● **What is required**:
Emit all the data exactly as provided.

(Stored data entries)
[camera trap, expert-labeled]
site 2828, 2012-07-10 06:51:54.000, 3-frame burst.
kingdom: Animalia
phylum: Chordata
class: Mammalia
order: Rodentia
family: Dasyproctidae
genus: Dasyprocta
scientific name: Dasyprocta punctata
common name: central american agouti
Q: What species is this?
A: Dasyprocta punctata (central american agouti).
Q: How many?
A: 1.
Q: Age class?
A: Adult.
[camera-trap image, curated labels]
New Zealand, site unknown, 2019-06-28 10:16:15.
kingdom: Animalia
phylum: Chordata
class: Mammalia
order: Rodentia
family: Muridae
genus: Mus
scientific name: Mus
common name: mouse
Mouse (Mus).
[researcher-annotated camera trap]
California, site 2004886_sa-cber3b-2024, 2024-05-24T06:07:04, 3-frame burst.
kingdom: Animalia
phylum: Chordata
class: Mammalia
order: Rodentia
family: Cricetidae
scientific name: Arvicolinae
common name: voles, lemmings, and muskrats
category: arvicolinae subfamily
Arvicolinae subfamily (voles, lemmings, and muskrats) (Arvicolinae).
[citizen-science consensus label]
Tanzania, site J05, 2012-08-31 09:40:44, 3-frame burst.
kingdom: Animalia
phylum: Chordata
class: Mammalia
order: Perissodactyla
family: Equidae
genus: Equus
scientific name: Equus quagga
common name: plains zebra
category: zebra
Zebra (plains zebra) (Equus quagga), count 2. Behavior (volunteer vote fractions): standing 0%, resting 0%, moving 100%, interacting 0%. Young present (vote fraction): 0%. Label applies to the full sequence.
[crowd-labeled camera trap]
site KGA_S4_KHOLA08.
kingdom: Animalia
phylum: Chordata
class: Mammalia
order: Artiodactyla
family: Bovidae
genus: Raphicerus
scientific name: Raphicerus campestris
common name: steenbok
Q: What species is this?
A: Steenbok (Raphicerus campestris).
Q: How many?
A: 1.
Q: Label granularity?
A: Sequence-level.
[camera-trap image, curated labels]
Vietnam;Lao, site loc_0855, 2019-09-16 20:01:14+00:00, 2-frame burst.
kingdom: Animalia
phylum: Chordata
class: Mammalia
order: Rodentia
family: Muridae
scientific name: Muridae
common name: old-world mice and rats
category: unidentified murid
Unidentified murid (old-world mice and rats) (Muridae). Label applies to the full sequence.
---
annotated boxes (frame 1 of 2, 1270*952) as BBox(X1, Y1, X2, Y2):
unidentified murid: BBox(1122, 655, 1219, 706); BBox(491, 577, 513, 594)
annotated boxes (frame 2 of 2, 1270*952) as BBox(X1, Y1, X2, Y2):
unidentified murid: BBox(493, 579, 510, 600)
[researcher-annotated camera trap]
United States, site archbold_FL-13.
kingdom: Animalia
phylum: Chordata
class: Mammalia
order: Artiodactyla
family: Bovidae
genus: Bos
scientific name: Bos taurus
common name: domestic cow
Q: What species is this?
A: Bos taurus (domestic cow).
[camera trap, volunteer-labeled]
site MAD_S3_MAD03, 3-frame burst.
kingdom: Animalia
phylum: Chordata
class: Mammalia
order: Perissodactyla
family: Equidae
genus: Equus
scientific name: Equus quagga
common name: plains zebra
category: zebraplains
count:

● **Solution to this problem**:
[camera trap, expert-labeled]
site 2828, 2012-07-10 06:51:54.000, 3-frame burst.
kingdom: Animalia
phylum: Chordata
class: Mammalia
order: Rodentia
family: Dasyproctidae
genus: Dasyprocta
scientific name: Dasyprocta punctata
common name: central american agouti
Q: What species is this?
A: Dasyprocta punctata (central american agouti).
Q: How many?
A: 1.
Q: Age class?
A: Adult.
[camera-trap image, curated labels]
New Zealand, site unknown, 2019-06-28 10:16:15.
kingdom: Animalia
phylum: Chordata
class: Mammalia
order: Rodentia
family: Muridae
genus: Mus
scientific name: Mus
common name: mouse
Mouse (Mus).
[researcher-annotated camera trap]
California, site 2004886_sa-cber3b-2024, 2024-05-24T06:07:04, 3-frame burst.
kingdom: Animalia
phylum: Chordata
class: Mammalia
order: Rodentia
family: Cricetidae
scientific name: Arvicolinae
common name: voles, lemmings, and muskrats
category: arvicolinae subfamily
Arvicolinae subfamily (voles, lemmings, and muskrats) (Arvicolinae).
[citizen-science consensus label]
Tanzania, site J05, 2012-08-31 09:40:44, 3-frame burst.
kingdom: Animalia
phylum: Chordata
class: Mammalia
order: Perissodactyla
family: Equidae
genus: Equus
scientific name: Equus quagga
common name: plains zebra
category: zebra
Zebra (plains zebra) (Equus quagga), count 2. Behavior (volunteer vote fractions): standing 0%, resting 0%, moving 100%, interacting 0%. Young present (vote fraction): 0%. Label applies to the full sequence.
[crowd-labeled camera trap]
site KGA_S4_KHOLA08.
kingdom: Animalia
phylum: Chordata
class: Mammalia
order: Artiodactyla
family: Bovidae
genus: Raphicerus
scientific name: Raphicerus campestris
common name: steenbok
Q: What species is this?
A: Steenbok (Raphicerus campestris).
Q: How many?
A: 1.
Q: Label granularity?
A: Sequence-level.
[camera-trap image, curated labels]
Vietnam;Lao, site loc_0855, 2019-09-16 20:01:14+00:00, 2-frame burst.
kingdom: Animalia
phylum: Chordata
class: Mammalia
order: Rodentia
family: Muridae
scientific name: Muridae
common name: old-world mice and rats
category: unidentified murid
Unidentified murid (old-world mice and rats) (Muridae). Label applies to the full sequence.
---
annotated boxes (frame 1 of 2, 1270*952) as BBox(X1, Y1, X2, Y2):
unidentified murid: BBox(1122, 655, 1219, 706); BBox(491, 577, 513, 594)
annotated boxes (frame 2 of 2, 1270*952) as BBox(X1, Y1, X2, Y2):
unidentified murid: BBox(493, 579, 510, 600)
[researcher-annotated camera trap]
United States, site archbold_FL-13.
kingdom: Animalia
phylum: Chordata
class: Mammalia
order: Artiodactyla
family: Bovidae
genus: Bos
scientific name: Bos taurus
common name: domestic cow
Q: What species is this?
A: Bos taurus (domestic cow).
[camera trap, volunteer-labeled]
site MAD_S3_MAD03, 3-frame burst.
kingdom: Animalia
phylum: Chordata
class: Mammalia
order: Perissodactyla
family: Equidae
genus: Equus
scientific name: Equus quagga
common name: plains zebra
category: zebraplains
count:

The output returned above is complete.